## TASKS FOR THIS EXERCISE
1. List every mode of convergence that the passage on modes of convergence names.
2. Change every "implies" to "entails" in the passage on modes of convergence, starting at "To summarize, we" and ending at "any probability space.".

## EXCERPTED PASSAGE
== Segment start ==

The critical fact that makes this counterexample work is part (a): \(1 - X\) has the same distribution as \(X\). Any random variable with this property would work just as well, so if you prefer a counterexample with continuous distributions, let \(X\) have probability density function \(f\) given by \(f(x) = 6 x (1 - x)\) for \(0 \le x \le 1\).

To summarize, we have the following implications for the various modes of convergence; no other implications hold in general.

- Convergence with probability 1 implies convergence in probability.
- Convergence in mean implies convergence in probability.
- Convergence in probability implies convergence in distribution.

It follows that convergence with probability 1, convergence in probability, and convergence in mean all imply convergence in distribution, so the latter mode of convergence is indeed the weakest. However, the following exercise gives an important converse to the last implication in the list above, when the limiting variable is a constant. Of course, a constant can be viewed as a random variable defined on any probability space.

Suppose that \((X_1, X_2, \ldots)\) is a sequence of random variables (defined on the same probability space) and that the distribution of \(X_n\) converges to the distribution of the constant \(c\) as \(n \to \infty\). Then \(X_n \to c\) as \(n \to \infty\) in probability:

Note first that \(\P(X_n \le x) \to 0\) as \(n \to \infty\) if \(x \lt c\) and \(\P(X_n \le x) \to 1\) as \(n \to \infty\) if \(x \gt c\). It follows that \(\P\left(\left|X_n - c\right| \le \epsilon\right) \to 1\) as \(n \to \infty\) for every \(\epsilon \gt 0\).

There are several important cases where a special distribution converges to another special distribution as a parameter approaches a limiting value. Indeed, such convergence results are part of the reason why such distributions are *special* in the first place.

Recall that the hypergeometric distribution with parameters \(m\), \(r\), and \(n\) is the distribution that governs the number of type 1 objects in a sample of size \(n\), drawn without replacement from a population of \(m\) objects with \(r\) of type 1. It has discrete probability density function \[ f(k) = \frac{\binom{r}{k} \binom{m - r}{n - k}}{\binom{m}{n}}, \quad k \in \{0, 1, \ldots, n\} \] The pramaters \(m\), \(r\), and \(n\) are positive integers with \(n \le m\) and \(r \le m\). The hypergeometric distribution is studied in more detail in the chapter on Finite Sampling Models

Recall also that the binomial distribution with parameters \(n \in \N_+\) and \(p \in [0, 1]\) is the distribution of the number successes in \(n\) Bernoulli trials, when \(p\) is the probability of success on a trial. This distribution has probability density function
\[ g(k) = \binom{n}{k} p^k (1 - p)^{n - k}, \quad k \in \{0, 1, \ldots, n\} \]
The binomial distribution is studied in more detail in the chapter on Bernoulli Trials. Note that the binomial distribution with parameters \(n\) and \(p = r / m\) is the distribution that governs the number of type 1 objects in a sample of size \(n\), drawn *with* replacement from a population of \(m\) objects with \(r\) of type 1.

== Segment end ==

## DATASET EXTRACT
== Segment start ==

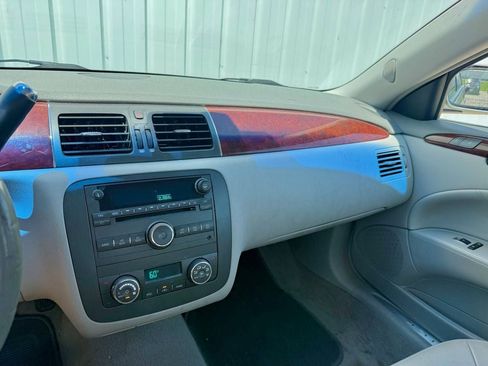 Used 2007 Buick Lucerne CXL w/ Luxury Package FWD image 17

== Segment end ==

## EXERCISE SOLUTIONS
1.
- Convergence with probability 1
- Convergence in probability
- Convergence in mean
- Convergence in distribution

2.
To summarize, we have the following implications for the various modes of convergence; no other implications hold in general.

- Convergence with probability 1 entails convergence in probability.
- Convergence in mean entails convergence in probability.
- Convergence in probability entails convergence in distribution.

It follows that convergence with probability 1, convergence in probability, and convergence in mean all imply convergence in distribution, so the latter mode of convergence is indeed the weakest. However, the following exercise gives an important converse to the last implication in the list above, when the limiting variable is a constant. Of course, a constant can be viewed as a random variable defined on any probability space.